Ia juga menyoroti narasi publik internasional terhadap perhelatan pemilu Indonesia yang cenderung negatif sehingga bisa memengaruhi minat investor asing untuk menanamkan modalnya di pasar portofolio dalam negeri. Dalam perspektif ekonomi, kualitas demokrasi penting dijaga untuk menjaga stabilitas pertumbuhan ekonomi.
”Ada calon kita yang dianggap pelanggar HAM berat, ada yang dianggap mengakali konstitusi, ada yang dianggap memenangi pemilihan gubernur dengan politik pecah belah. Sentimen ini perlu diperhatikan karena bisa membawa risiko. Ini jadi pelajaran, kalau kita dianggap tidak cukup baik menjaga tatanan demokrasi kita, dana asing bisa keluar dari Indonesia,” kata Yohanis.
Risiko The Fed
Risiko kedua terhadap pasar investasi portofolio tentu adalah arah kebijakan moneter bank sentral Amerika Serikat, The Federal Reserve (The Fed). Perkembangan terbaru, inflasi tahunan AS sudah menurun dari 3,7 persen pada September 2023 menjadi 3,2 persen pada Oktober 2023, lebih rendah dari ekspektasi pasar.
Namun, inflasi yang turun itu belum tentu diikuti dengan penurunan suku bunga acuan. Pasar memprediksi, meski inflasi mulai turun, kenaikan suku bunga acuan AS akan terus berlanjut setidaknya sampai semester I tahun 2024 dan baru melandai pada semester II tahun 2024 ketika tingkat inflasi AS sudah menurun mendekati 2 persen sesuai target The Fed.

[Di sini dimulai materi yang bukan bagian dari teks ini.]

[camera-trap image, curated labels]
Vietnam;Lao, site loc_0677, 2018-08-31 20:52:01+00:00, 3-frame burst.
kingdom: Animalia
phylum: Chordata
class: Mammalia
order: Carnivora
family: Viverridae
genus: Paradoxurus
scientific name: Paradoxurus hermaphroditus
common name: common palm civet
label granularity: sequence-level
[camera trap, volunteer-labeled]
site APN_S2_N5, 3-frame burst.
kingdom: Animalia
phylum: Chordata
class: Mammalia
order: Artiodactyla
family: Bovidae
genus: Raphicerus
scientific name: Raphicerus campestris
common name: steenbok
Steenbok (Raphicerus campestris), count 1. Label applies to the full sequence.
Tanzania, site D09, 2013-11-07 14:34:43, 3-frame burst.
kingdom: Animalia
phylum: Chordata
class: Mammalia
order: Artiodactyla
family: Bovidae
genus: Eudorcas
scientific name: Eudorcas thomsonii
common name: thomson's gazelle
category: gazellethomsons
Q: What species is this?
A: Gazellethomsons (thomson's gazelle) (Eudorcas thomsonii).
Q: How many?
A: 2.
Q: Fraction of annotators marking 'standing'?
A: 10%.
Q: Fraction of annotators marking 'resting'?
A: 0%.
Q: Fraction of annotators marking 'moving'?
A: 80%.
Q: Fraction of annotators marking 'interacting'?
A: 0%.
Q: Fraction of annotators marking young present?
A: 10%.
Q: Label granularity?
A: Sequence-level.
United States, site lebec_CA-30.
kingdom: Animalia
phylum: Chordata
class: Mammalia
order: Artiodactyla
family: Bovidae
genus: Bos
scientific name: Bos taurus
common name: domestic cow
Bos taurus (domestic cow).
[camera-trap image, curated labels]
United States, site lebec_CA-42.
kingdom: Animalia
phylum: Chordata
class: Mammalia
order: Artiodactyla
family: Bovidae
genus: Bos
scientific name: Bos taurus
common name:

Baca juga: Ketidakpastian Bayangi Perekonomian Indonesia di 2024
Ekonom senior dan Rektor Unika Atma Jaya, A Prasetyantoko, mengatakan, tren inflasi yang masih tinggi di negara-negara maju akan diikuti dengan respons kebijakan kenaikan suku bunga. Ketika suku bunga tinggi, penyaluran kredit akan menurun. Ketika itu terjadi, laju pertumbuhan investasi pun akan turun.
”Karena itu, kalau kita lihat pola dari tren ekonomi global, memang pertumbuhan ekonomi dan tingkat kesejahteraan akan merosot, dan gejala itu bisa berdampak pada perekonomian kita,” kata Prasetyantoko.
Arah politik dalam negeri dan kebijakan The Fed yang tidak bisa ditebak itu juga bisa berdampak pada investasi langsung di sektor riil. Sepanjang Januari-September 2023, realisasi investasi masih terjaga kencang meski di tengah dinamika tahun politik.
Pada periode itu, realisasi investasi sudah mencapai 75,2 persen dari target atau sebesar Rp 1.053,1 triliun. Laju investasi masih mampu tumbuh 18 persen secara tahunan. Namun, untuk tahun depan, laju investasi diperkirakan bisa melambat akibat faktor pemilu.
PMTB ini harus lebih digenjot lagi karena akan menyumbangkan dampak ikutan multiplier yang lebih besar ketimbang konsumsi rumah tangga.
Ekonom dan pengajar Magister Ekonomi Terapan Unika Atma Jaya, YB Suhartoko, menambahkan, laju investasi langsung yang melambat itu perlu diwaspadai mengingat investasi atau pembentukan modal tetap bruto (PMTB) adalah salah satu komponen utama yang membentuk produk domestik bruto (PDB) nasional. Pada triwulan III-2023, misalnya, PMTB berkontribusi 29,68 persen terhadap PDB.
”Konsumsi rumah tangga pasti akan tetap jadi kontributor utama ekonomi kita, tetapi PMTB ini harus lebih digenjot lagi karena akan menyumbangkan dampak ikutan (multiplier) yang lebih besar ketimbang konsumsi rumah tangga,” ujarnya.
Sebelumnya, Deputi Pengembangan Iklim Penanaman Modal Kementerian Investasi Yuliot Tanjung mengatakan, laju investasi kemungkinan baru akan sedikit melambat pada akhir 2023, khususnya pada triwulan IV-2023, serta pada awal 2024 seiring dengan iklim politik yang semakin memanas. Namun, ia meyakini perlambatan itu hanya sementara.
Meski menantang, target investasi senilai Rp 1.650 triliun tahun depan diyakini masih bisa tercapai. ”Kita akan lebih mengandalkan investasi dalam negeri selama tahun politik, karena biasanya investor kita sudah lebih kebal dengan dinamika politik dalam negeri,” kata Yuliot.